# Short exercise
Beginning at the line containing "How great a distance exists", output every line to the end of the data below exactly as it appears.

# Data rows
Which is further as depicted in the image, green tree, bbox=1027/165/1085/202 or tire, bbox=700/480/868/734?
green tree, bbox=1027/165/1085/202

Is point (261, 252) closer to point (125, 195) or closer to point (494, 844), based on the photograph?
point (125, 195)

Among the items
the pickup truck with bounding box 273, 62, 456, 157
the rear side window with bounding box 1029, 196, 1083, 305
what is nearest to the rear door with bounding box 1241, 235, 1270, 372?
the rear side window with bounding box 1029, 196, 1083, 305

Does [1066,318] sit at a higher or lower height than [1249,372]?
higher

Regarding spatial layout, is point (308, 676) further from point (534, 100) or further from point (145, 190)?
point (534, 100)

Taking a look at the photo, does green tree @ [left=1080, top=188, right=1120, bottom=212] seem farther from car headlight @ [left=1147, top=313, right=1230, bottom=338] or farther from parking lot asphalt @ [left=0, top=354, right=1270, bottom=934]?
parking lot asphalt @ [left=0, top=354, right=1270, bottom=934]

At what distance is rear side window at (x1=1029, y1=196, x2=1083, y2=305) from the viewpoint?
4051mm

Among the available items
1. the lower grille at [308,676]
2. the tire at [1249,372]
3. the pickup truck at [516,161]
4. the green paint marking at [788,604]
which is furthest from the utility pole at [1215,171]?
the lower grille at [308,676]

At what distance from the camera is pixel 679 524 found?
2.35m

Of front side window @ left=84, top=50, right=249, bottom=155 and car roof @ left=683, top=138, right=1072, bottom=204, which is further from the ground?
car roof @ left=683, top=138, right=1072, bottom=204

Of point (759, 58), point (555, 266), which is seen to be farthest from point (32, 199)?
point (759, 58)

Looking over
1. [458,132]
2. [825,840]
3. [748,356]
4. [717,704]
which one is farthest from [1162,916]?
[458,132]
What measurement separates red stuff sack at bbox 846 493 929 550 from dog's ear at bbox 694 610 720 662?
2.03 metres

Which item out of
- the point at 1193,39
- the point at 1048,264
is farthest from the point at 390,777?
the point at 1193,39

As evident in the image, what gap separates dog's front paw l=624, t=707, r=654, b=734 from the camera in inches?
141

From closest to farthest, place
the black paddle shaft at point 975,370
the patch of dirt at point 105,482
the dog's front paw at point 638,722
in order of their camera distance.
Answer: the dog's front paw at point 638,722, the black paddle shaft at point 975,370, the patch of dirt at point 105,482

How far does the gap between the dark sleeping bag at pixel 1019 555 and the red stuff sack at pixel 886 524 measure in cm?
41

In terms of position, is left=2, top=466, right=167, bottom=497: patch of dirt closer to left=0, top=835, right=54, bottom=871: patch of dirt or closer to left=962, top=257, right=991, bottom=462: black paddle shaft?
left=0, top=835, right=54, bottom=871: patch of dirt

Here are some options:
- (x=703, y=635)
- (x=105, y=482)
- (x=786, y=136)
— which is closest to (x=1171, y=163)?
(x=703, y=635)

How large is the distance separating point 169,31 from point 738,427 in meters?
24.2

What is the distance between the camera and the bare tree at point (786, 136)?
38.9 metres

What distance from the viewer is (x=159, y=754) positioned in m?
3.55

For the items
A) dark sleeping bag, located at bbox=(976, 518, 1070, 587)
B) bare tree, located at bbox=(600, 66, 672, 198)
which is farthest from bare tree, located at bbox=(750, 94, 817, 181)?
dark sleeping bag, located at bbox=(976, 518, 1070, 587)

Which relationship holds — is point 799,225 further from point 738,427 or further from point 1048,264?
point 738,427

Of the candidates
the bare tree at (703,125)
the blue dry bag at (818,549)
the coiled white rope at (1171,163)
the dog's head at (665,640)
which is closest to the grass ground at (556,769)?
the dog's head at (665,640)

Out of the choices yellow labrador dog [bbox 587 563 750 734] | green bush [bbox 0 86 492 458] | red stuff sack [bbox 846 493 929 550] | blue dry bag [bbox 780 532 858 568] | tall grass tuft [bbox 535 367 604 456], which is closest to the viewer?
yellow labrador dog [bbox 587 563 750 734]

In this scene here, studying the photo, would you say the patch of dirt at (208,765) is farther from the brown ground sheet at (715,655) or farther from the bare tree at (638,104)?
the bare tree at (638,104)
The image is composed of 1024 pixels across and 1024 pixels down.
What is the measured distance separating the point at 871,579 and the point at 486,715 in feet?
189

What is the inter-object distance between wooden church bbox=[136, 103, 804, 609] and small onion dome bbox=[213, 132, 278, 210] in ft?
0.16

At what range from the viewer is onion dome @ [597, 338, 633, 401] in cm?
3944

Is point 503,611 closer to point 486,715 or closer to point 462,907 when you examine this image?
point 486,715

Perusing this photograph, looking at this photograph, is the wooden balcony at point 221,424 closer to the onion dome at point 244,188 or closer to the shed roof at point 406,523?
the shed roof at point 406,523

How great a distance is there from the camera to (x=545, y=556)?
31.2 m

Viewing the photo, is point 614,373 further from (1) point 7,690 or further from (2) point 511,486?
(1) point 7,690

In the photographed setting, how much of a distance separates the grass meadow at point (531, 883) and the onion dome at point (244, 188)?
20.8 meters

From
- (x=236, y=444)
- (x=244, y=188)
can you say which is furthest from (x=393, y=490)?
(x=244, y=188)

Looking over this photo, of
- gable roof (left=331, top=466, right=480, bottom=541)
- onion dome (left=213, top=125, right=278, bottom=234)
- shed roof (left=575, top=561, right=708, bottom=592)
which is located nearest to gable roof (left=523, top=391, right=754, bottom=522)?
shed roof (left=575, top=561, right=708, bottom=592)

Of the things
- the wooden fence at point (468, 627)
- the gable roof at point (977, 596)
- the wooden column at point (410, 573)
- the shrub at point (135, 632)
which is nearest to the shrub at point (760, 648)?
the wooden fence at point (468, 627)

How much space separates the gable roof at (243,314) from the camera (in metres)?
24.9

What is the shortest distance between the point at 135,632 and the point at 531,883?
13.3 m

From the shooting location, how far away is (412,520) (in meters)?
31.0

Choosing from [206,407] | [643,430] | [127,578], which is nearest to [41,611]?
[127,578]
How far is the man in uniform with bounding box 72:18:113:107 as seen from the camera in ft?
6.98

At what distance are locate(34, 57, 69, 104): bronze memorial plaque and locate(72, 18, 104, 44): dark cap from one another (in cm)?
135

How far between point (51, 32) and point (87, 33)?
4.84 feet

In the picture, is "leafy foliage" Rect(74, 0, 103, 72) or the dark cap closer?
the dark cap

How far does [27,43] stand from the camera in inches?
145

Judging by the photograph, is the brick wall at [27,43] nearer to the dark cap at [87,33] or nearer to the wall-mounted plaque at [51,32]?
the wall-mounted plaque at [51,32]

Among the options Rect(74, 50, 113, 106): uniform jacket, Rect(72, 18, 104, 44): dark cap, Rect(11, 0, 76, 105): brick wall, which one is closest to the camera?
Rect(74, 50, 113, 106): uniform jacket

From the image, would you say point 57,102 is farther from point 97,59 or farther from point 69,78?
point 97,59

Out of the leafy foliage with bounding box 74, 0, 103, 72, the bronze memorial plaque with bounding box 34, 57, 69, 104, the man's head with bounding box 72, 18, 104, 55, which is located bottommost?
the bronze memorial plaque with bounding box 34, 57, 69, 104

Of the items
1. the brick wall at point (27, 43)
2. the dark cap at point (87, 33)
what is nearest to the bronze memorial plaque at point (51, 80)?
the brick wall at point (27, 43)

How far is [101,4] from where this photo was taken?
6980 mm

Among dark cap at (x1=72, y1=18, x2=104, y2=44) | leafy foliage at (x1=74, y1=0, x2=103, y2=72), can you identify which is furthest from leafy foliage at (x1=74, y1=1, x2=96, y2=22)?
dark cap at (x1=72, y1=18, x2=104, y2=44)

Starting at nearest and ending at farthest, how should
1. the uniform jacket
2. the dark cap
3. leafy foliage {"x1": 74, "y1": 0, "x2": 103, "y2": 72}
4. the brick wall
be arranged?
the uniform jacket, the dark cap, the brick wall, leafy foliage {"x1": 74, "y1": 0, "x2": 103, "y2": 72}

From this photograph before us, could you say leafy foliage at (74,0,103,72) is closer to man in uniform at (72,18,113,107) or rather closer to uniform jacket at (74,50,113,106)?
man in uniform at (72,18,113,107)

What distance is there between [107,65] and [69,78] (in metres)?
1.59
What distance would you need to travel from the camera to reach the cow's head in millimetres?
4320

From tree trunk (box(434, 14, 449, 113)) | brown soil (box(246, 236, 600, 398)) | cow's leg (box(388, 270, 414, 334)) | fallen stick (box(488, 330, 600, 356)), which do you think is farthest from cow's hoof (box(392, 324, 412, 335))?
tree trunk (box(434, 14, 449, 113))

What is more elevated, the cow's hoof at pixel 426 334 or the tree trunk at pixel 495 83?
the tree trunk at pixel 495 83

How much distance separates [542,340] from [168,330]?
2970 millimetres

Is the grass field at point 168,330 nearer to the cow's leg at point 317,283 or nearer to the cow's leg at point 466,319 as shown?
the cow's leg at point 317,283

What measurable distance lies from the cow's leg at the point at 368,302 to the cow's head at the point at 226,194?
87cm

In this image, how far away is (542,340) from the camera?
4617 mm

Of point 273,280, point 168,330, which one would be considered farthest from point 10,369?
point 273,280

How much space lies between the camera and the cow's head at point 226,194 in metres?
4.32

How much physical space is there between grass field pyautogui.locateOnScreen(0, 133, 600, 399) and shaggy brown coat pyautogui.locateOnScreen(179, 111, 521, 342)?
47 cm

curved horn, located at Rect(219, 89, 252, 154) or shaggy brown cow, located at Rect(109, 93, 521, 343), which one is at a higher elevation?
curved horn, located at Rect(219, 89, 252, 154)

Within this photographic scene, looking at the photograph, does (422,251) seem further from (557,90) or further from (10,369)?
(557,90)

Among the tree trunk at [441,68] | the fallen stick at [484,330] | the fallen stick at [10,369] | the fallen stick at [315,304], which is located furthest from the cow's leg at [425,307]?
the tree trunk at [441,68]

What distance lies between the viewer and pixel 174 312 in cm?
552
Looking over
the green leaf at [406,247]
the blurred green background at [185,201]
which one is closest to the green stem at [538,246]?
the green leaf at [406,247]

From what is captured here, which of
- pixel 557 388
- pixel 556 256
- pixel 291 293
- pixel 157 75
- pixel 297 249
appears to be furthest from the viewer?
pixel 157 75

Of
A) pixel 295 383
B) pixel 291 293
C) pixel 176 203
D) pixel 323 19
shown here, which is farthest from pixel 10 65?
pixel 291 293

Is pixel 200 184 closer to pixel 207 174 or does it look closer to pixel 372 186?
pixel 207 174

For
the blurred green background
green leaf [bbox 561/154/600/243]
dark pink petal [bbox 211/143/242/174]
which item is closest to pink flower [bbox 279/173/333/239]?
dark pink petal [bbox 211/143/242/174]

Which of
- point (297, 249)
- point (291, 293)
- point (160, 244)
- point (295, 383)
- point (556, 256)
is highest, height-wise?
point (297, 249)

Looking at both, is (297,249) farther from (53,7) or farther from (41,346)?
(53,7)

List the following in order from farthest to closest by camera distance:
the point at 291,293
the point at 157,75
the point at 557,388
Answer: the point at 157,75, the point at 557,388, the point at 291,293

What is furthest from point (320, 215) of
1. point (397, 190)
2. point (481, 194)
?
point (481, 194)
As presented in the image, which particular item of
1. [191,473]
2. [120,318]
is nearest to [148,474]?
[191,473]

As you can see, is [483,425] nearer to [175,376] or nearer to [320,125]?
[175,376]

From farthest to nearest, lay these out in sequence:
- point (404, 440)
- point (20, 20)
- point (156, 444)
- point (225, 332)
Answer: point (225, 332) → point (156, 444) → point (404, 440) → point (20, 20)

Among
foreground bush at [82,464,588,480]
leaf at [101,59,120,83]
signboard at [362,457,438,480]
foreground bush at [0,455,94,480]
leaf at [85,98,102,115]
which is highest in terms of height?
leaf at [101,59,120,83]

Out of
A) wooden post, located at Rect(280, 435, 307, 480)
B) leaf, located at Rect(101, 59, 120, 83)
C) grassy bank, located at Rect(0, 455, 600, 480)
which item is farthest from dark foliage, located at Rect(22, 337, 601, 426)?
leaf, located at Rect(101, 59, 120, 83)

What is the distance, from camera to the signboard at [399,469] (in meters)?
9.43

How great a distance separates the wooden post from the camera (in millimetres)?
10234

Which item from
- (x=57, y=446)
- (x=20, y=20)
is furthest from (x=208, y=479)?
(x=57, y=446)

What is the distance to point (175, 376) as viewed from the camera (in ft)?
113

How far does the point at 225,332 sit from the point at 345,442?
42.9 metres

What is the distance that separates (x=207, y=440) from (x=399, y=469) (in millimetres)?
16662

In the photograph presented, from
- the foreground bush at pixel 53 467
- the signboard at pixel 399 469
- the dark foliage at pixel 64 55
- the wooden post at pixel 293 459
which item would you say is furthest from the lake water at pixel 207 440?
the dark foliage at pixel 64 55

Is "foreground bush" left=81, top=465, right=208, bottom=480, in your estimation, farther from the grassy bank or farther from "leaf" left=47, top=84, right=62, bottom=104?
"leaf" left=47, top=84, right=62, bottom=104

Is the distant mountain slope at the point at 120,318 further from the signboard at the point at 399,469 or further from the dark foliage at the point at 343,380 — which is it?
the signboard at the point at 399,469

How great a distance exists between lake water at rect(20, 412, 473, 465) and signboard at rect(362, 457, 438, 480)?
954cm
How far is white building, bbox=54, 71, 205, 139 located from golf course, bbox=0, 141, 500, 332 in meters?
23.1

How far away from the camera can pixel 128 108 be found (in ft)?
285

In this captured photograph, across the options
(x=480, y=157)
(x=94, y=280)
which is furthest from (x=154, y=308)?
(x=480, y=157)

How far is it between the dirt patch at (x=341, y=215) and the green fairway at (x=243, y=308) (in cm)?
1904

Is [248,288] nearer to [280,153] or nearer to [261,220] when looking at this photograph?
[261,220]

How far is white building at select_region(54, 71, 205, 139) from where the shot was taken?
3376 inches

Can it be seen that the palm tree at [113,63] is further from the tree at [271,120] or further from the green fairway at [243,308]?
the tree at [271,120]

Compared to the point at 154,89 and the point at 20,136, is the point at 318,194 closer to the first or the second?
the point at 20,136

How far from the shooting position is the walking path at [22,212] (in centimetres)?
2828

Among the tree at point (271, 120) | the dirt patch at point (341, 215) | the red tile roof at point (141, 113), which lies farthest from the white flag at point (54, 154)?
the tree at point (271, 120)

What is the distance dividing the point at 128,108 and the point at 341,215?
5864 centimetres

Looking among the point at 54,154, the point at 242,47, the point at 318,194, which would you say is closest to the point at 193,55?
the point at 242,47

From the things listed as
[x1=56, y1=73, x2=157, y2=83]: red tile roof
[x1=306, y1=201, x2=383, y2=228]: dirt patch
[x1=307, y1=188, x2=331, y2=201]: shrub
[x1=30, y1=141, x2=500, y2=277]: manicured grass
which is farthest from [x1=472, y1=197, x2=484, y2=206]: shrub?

# Written answer
How great a distance exists between lake water at rect(20, 412, 473, 465) and signboard at rect(362, 457, 438, 480)?
954cm
How far is white building, bbox=54, 71, 205, 139 located from golf course, bbox=0, 141, 500, 332 in meters?
23.1

How far away from the camera can pixel 128 108 be found (in ft)?
285

In this captured photograph, across the options
(x=480, y=157)
(x=94, y=280)
which is furthest from (x=154, y=308)?
(x=480, y=157)

How far is it between the dirt patch at (x=341, y=215) and the green fairway at (x=243, y=308) (in cm)?
1904

Is [248,288] nearer to [280,153] or nearer to [261,220] when looking at this photograph?
[261,220]

How far is white building at select_region(54, 71, 205, 139) from where the shot was taken?
3376 inches

Can it be seen that the palm tree at [113,63] is further from the tree at [271,120] or further from the green fairway at [243,308]?
the tree at [271,120]

Compared to the point at 154,89 and the point at 20,136, is the point at 318,194 closer to the first or the second?
the point at 20,136

How far from the shooting position is the walking path at [22,212] (in centimetres)?
2828

Among the tree at point (271, 120) | the dirt patch at point (341, 215) | the red tile roof at point (141, 113), which lies farthest from the white flag at point (54, 154)?
the tree at point (271, 120)

What is the distance dividing the point at 128,108 and the point at 341,215?
5864 centimetres

Looking among the point at 54,154, the point at 242,47, the point at 318,194, which would you say is closest to the point at 193,55?
the point at 242,47

From the things listed as
[x1=56, y1=73, x2=157, y2=83]: red tile roof
[x1=306, y1=201, x2=383, y2=228]: dirt patch
[x1=307, y1=188, x2=331, y2=201]: shrub
[x1=30, y1=141, x2=500, y2=277]: manicured grass
which is farthest from [x1=472, y1=197, x2=484, y2=206]: shrub?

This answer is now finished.